## BEGIN DATA FOR PROCESSING

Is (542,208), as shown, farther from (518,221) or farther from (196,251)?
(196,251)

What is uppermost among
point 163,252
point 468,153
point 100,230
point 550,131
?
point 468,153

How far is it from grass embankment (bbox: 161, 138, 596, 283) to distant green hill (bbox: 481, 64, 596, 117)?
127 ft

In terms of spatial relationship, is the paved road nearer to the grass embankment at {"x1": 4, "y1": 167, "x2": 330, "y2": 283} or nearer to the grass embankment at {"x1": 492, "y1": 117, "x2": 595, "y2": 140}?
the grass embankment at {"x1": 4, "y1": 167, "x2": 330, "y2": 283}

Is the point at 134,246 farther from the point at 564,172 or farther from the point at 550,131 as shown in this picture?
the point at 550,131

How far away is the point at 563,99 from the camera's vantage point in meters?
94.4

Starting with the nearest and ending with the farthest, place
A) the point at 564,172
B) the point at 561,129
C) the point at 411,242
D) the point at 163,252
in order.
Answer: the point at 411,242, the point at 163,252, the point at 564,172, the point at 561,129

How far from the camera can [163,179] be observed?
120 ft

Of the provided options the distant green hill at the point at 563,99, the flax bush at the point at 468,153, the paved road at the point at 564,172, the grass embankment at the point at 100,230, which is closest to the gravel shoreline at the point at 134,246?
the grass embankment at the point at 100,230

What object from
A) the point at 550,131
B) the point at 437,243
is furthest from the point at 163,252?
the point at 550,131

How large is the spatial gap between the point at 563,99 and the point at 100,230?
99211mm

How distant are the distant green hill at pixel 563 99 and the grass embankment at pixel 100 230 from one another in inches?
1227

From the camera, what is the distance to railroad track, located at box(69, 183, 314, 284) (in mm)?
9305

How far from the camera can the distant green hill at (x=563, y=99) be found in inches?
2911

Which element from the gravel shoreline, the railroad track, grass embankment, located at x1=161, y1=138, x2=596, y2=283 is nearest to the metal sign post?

## END DATA FOR PROCESSING
## BEGIN DATA FOR PROCESSING

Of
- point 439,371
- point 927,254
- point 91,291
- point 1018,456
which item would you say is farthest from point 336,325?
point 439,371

## END DATA FOR PROCESSING
## BEGIN DATA FOR PROCESSING

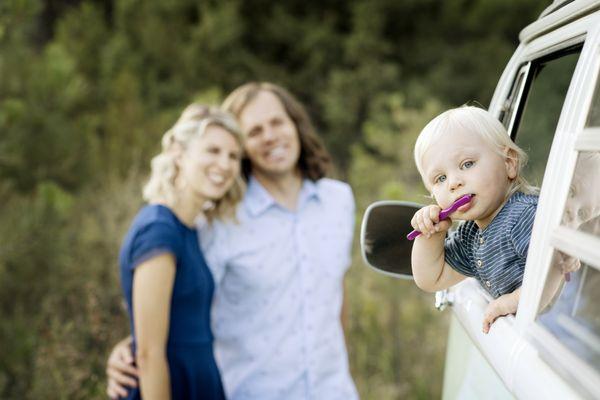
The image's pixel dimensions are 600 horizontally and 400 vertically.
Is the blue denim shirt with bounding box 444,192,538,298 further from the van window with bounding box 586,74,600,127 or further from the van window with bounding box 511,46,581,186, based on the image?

## END DATA FOR PROCESSING

■ **DIRECTIONS**: Quote the data between the lines holding "How far from the camera can [163,179]" and "Which element from", inclusive, with nothing changed.

■ **EXERCISE SOLUTION**:
How far from the camera can [163,179] be observed?
120 ft

Of the provided options the distant green hill at the point at 563,99, the flax bush at the point at 468,153, the paved road at the point at 564,172, the grass embankment at the point at 100,230, which is closest to the gravel shoreline at the point at 134,246?
the grass embankment at the point at 100,230

What object from
A) the point at 550,131
B) the point at 437,243
is furthest from the point at 163,252?
the point at 550,131

How large is the spatial gap between the point at 563,99 and the point at 100,230?
99211mm

How distant are the distant green hill at pixel 563 99 and the grass embankment at pixel 100 230 from one another in inches?
1227

From the camera, what is the distance to railroad track, located at box(69, 183, 314, 284) (in mm)?
9305

How far from the camera can the distant green hill at (x=563, y=99) be found in inches?
2911

Which element from the gravel shoreline, the railroad track, grass embankment, located at x1=161, y1=138, x2=596, y2=283 is nearest to the metal sign post?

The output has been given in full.